### Prompt
Across the records, find how many lines include the string "html" and answer with only the figure.

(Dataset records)
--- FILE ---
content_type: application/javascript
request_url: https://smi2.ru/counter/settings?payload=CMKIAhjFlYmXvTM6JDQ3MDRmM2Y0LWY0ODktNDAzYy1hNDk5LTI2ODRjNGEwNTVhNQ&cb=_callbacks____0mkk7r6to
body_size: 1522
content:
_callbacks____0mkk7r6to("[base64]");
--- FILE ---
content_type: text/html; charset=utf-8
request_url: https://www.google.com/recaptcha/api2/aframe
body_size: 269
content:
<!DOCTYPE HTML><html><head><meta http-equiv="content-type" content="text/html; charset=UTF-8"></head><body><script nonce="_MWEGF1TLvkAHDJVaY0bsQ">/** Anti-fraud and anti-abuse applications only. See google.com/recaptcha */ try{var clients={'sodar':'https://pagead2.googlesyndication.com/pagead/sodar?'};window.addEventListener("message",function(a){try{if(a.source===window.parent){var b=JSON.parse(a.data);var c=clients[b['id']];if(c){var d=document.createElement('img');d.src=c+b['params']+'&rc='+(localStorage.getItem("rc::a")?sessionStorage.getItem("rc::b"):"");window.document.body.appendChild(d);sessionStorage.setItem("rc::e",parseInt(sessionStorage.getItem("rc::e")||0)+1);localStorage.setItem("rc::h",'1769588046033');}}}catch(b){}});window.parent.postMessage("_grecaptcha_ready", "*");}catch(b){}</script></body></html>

### The completed task
2